OPINION / VIEWPOINT
China's trajectory proof that it needs no lecturing
Published: Jul 16, 2021 06:32 PM
Illustration: Liu Rui

Illustration: Liu Rui



This year marks the 100th anniversary of the founding of the Communist Party of China (CPC). From a small gathering in Shanghai, to a political juggernaut with 95 million members, the CPC has transformed China dramatically over a journey of a century, attaining power in 1949 and creating the People's Republic of China (PRC), which has now become the world's second-largest economy. 

Despite the zealous jargon from Western countries, the CPC finds itself overwhelmingly supported by Chinese people for the rapid transformation it has heralded. The Party has taken China from an impoverished country into what President Xi Jinping termed a "moderately prosperous society" and likewise established a strong, capable and sovereign nation which has been able to end the "century of humiliation" and resist Western aggression against it.

The West does not understand the Chinese experience, they do not try to understand. They preach to China an idealism which bears no consideration of the context of China's history. Prior to the CPC, the country was one of the poorest nations on earth. Life in China was tough. 

The Republic of China, of which had replaced the collapsed Qing Dynasty in 1911, was divided, weak and chaotic. Its government had neither the power nor the will to secure sovereignty over all its territory, with provinces being controlled by powerful warlords which hindered development and depleted infrastructure. The country had been divided and partitioned by the influence of Western powers, thus heralding the "century of humiliation" - amid the chaos of the provinces, colonial nations such as Britain, France and Germany held concessions in the cities where they sought to impose their own laws and exploit China's own markets for their own gain. 

It is no wonder in such an environment that a tremendous desire for political change existed amongst the Chinese population of which cemented itself in support for the CPC, an organization which provided a revolutionary vision for change. The goals were always clear, to reverse China's decline, to bring China out of backwards and to re-establish it as a modern, prosperous and sovereign nation that could overcome the legacy of "humiliation." 

Communism was appealing because driven by the events in Russia, it was seen as a force of modernity, a set of tools to rebuild a nation and likewise to liberate the vast Chinese peasantry from the bondage of serfdom. 

The PRC established in 1949 is known as "new China," precisely because it represented a clear break from the past. The China which it was born into in 1921 no longer exists. While the West likes to pick on the challenges and mistakes experienced throughout the CPC's tenure, the Party has shown its strength, its adaptability, pragmatism and "method"-based solutions through the views of Chinese leaders, which have enabled China's rapid rise, reform and opening-up. Now, modern China is now a moderately wealthy country which has a higher GDP per capita on average than most of Latin America and Eastern Europe, the world's largest domestic consumer market, and an ever growing and sprawling national infrastructure which rivals any other country on Earth.

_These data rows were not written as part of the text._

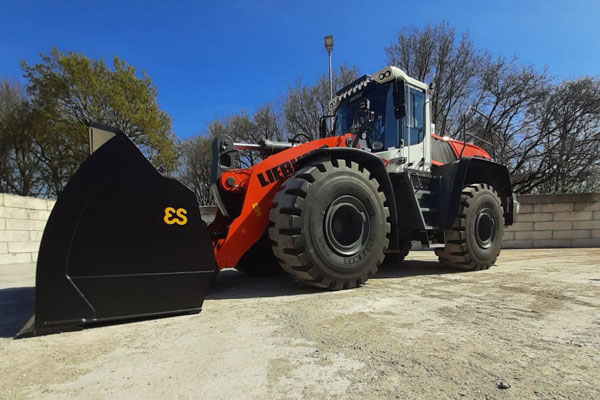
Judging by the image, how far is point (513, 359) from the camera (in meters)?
2.24

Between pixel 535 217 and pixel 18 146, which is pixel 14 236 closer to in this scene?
pixel 535 217

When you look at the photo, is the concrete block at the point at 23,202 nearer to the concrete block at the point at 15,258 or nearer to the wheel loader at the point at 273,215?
the concrete block at the point at 15,258

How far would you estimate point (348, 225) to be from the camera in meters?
4.39

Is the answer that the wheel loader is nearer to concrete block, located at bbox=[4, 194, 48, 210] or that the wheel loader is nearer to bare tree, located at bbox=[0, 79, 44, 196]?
concrete block, located at bbox=[4, 194, 48, 210]

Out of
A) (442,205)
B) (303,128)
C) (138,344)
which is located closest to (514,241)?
(442,205)

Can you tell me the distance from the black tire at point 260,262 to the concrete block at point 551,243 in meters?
10.0

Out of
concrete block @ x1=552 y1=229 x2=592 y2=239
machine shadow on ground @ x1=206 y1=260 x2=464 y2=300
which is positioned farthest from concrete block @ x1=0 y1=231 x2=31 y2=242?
concrete block @ x1=552 y1=229 x2=592 y2=239

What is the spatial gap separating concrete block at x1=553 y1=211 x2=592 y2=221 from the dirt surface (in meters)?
9.09

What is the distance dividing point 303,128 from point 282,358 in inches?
896

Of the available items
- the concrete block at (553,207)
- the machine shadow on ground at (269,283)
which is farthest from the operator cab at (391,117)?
the concrete block at (553,207)

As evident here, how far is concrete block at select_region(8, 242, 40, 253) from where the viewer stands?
9922 mm

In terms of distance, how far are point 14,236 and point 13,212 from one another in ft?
2.24

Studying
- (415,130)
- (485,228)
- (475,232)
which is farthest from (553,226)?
(415,130)

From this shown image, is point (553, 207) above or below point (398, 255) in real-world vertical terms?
above
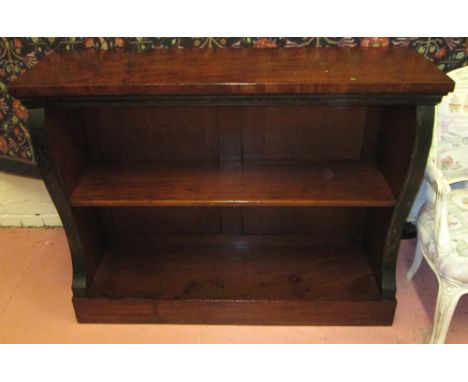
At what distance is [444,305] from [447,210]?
0.32 metres

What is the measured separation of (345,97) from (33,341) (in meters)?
1.43

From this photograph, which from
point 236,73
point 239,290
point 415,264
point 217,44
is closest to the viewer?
point 236,73

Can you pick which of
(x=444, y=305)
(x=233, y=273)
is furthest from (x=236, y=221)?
(x=444, y=305)

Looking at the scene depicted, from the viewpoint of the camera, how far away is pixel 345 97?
3.97 feet

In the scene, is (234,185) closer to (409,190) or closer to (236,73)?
(236,73)

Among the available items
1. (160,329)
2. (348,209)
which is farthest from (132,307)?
(348,209)

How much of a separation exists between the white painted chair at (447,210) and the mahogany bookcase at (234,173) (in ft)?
0.38

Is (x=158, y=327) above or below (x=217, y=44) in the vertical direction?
below

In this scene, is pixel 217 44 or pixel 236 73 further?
pixel 217 44

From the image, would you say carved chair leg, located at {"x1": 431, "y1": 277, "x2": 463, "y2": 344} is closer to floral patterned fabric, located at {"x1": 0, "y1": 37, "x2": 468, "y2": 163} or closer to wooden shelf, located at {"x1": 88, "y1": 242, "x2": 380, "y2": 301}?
wooden shelf, located at {"x1": 88, "y1": 242, "x2": 380, "y2": 301}

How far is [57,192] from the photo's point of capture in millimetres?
1373

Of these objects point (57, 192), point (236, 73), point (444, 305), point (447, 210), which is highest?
point (236, 73)

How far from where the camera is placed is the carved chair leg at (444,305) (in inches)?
54.7

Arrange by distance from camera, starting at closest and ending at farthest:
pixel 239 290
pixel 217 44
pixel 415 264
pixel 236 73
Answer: pixel 236 73, pixel 217 44, pixel 239 290, pixel 415 264
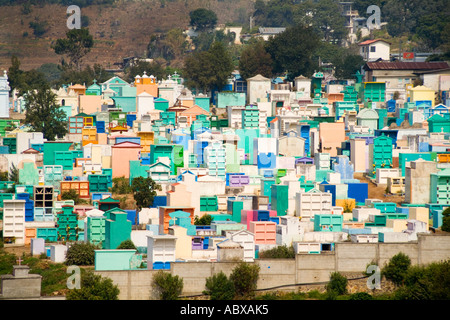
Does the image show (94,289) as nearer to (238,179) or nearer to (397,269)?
(397,269)

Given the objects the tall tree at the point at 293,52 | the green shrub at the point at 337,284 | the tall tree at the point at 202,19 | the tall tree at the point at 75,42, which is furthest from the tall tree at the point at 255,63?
the green shrub at the point at 337,284

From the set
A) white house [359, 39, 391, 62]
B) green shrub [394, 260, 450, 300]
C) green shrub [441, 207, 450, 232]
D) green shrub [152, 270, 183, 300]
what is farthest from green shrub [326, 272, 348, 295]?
white house [359, 39, 391, 62]

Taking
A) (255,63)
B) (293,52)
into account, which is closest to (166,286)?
(255,63)

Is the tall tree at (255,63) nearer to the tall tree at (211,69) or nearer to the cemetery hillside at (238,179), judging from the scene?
the cemetery hillside at (238,179)

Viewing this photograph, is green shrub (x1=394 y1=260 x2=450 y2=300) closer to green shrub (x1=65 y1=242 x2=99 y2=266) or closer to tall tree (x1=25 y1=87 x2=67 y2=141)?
green shrub (x1=65 y1=242 x2=99 y2=266)

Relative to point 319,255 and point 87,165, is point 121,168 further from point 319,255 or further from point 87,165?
point 319,255

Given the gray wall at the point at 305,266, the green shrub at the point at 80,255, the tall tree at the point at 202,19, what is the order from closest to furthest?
the gray wall at the point at 305,266
the green shrub at the point at 80,255
the tall tree at the point at 202,19
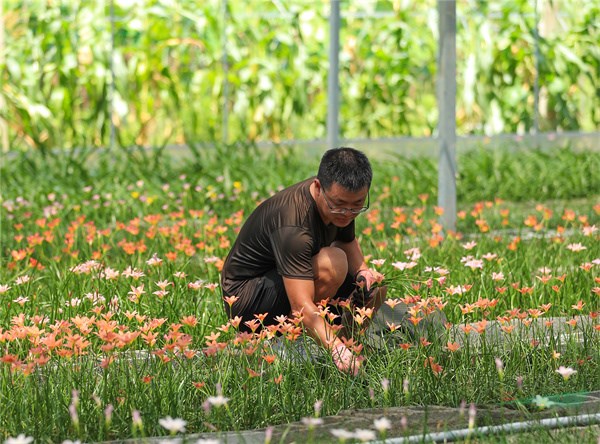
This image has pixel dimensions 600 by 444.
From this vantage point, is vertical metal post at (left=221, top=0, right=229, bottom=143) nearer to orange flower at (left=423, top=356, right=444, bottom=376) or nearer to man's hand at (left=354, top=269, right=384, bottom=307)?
man's hand at (left=354, top=269, right=384, bottom=307)

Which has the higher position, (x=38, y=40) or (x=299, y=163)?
(x=38, y=40)

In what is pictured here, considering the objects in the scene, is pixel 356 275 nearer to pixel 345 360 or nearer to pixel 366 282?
pixel 366 282

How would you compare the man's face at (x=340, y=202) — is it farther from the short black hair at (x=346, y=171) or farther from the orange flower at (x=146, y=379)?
the orange flower at (x=146, y=379)

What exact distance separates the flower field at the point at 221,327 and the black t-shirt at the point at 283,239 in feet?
0.64

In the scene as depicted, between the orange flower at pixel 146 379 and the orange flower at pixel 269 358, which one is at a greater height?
the orange flower at pixel 269 358

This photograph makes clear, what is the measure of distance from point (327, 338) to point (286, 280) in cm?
34

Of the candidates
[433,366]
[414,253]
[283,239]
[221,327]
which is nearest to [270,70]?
[414,253]

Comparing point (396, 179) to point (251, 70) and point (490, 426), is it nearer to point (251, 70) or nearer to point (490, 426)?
point (251, 70)

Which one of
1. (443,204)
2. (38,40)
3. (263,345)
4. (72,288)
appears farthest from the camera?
(38,40)

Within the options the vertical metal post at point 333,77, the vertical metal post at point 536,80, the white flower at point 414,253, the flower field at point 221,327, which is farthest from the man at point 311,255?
the vertical metal post at point 536,80

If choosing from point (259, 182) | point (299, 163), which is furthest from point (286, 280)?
point (299, 163)

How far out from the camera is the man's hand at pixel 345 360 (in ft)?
12.7

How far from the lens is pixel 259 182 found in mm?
9109

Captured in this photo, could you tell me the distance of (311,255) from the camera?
4.36m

The CPC has likewise won the confidence of the Chinese people by being able to defeat challengers from foreign aggressions accordingly. China's intervention into the Korean War and ability to prevent a coalition of Western allies from conquering North Korea was seen as the "end" to the century of humiliation and the rise of China as a formidable military power. Yet that it is not all, as the West has sought again to try and ensnare the country such as through riots in Hong Kong, it has been able to sweep away the legacy of colonialism there and thus ensure the country will never be partitioned again. 

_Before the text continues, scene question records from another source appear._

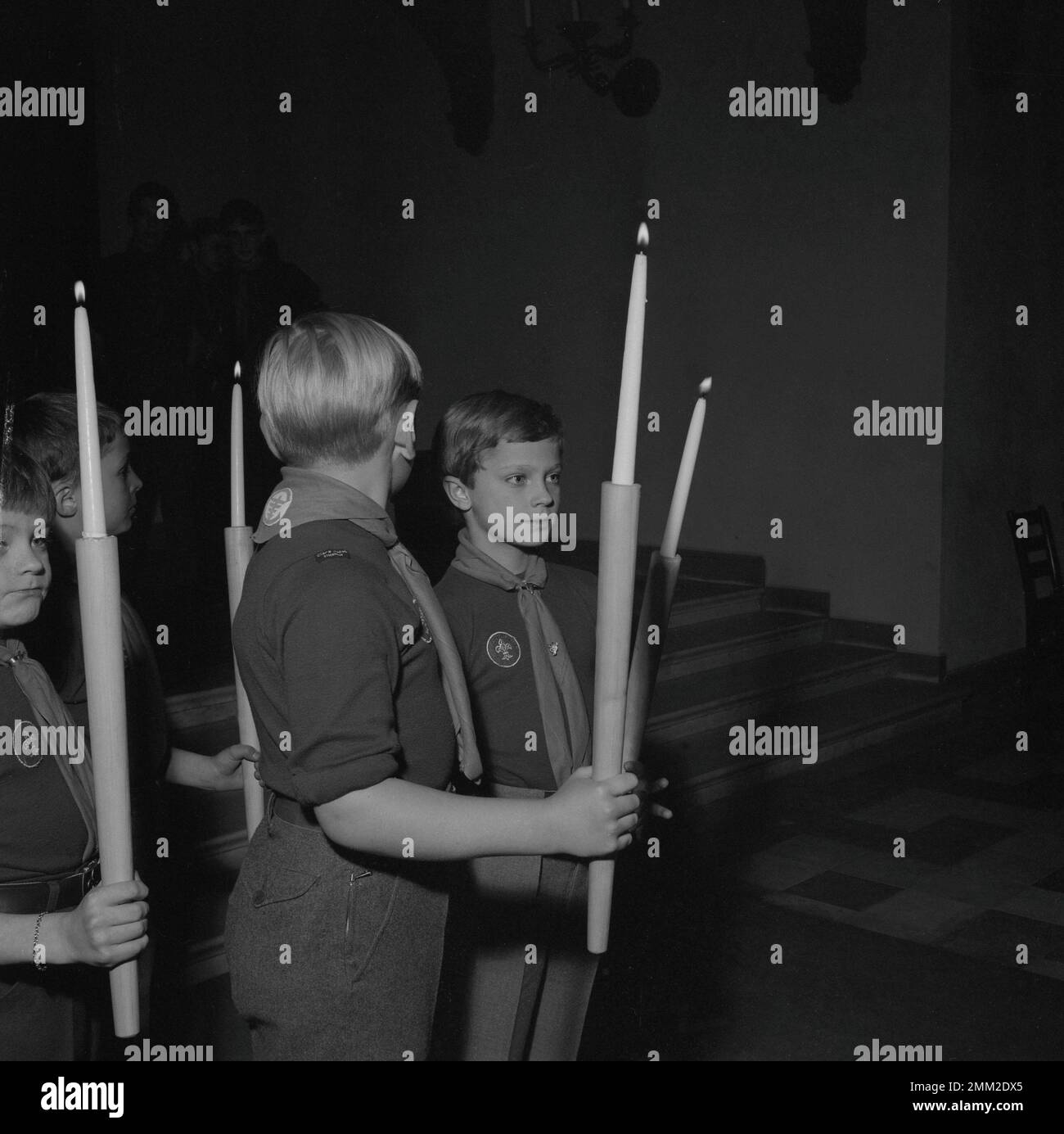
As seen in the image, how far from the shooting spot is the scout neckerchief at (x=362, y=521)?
1.10 meters

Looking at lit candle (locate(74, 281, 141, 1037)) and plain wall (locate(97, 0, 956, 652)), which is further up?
plain wall (locate(97, 0, 956, 652))

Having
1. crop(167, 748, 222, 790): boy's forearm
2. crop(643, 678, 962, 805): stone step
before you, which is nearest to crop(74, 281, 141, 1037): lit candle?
crop(167, 748, 222, 790): boy's forearm

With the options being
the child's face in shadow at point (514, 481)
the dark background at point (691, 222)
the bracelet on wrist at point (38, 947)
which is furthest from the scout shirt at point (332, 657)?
the dark background at point (691, 222)

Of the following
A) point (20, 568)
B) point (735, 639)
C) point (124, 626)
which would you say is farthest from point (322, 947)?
point (735, 639)

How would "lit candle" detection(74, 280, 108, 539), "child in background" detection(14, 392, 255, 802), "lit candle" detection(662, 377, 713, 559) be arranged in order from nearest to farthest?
"lit candle" detection(74, 280, 108, 539)
"lit candle" detection(662, 377, 713, 559)
"child in background" detection(14, 392, 255, 802)

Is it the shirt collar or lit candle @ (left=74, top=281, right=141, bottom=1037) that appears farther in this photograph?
the shirt collar

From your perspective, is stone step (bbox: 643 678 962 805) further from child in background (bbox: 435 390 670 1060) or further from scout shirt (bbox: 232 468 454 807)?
scout shirt (bbox: 232 468 454 807)

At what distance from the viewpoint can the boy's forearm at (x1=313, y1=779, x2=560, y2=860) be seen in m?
0.95

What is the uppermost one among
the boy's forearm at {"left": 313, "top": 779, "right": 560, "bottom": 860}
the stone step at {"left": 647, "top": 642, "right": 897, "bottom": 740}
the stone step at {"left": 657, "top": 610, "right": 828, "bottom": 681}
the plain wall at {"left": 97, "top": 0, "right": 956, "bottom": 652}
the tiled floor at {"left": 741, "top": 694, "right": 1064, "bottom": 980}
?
the plain wall at {"left": 97, "top": 0, "right": 956, "bottom": 652}

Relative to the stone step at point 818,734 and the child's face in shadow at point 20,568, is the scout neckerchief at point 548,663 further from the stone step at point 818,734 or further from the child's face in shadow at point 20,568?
the stone step at point 818,734

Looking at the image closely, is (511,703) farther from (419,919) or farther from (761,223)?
(761,223)

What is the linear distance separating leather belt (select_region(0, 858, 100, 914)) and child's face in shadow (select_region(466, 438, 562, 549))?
2.34 ft

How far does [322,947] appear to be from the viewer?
3.71 ft

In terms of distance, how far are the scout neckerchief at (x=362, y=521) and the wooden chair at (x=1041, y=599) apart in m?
4.08
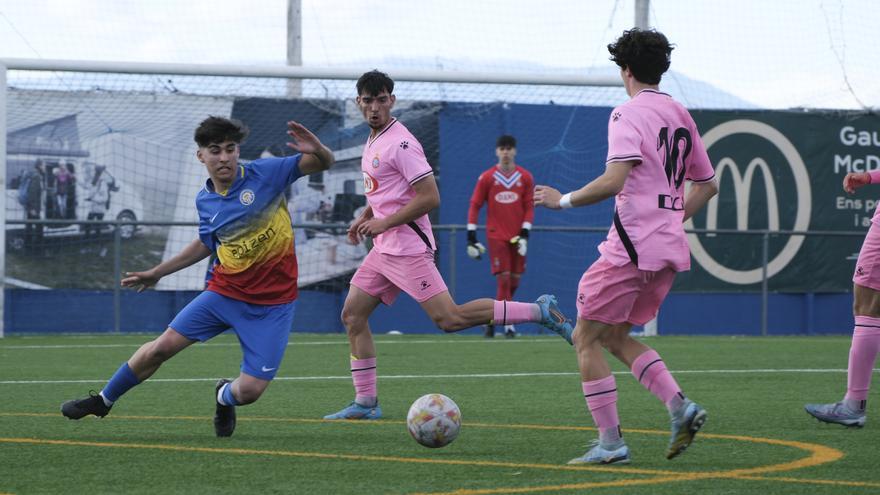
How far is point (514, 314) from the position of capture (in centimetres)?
854

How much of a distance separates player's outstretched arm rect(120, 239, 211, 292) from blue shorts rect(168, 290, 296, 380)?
25 centimetres

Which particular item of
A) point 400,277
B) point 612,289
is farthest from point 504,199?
point 612,289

Xi's speech subsequently placed emphasis on the fact that "China will not be bullied" and the historic mission of resolving the Taiwan question and realizing China's complete reunification. In the Chinese experience, the CPC is seen as a guardian and protector of the nation, and not an oppressor or something that is unwanted. The West is dogmatic in believing that liberal democracy is the only way, yet no other ideology or organization was capable of reviving and reunifying China as coherently as the CPC could, and this is why its approval is so high. China does not need lecturing or preaching from others, nor does it need to be told how to govern itself when its own trajectory has arguably been an enormous success story. The CPC changed China for the better, and it is always important to look at the whole than to cherry pick episodes from long ago.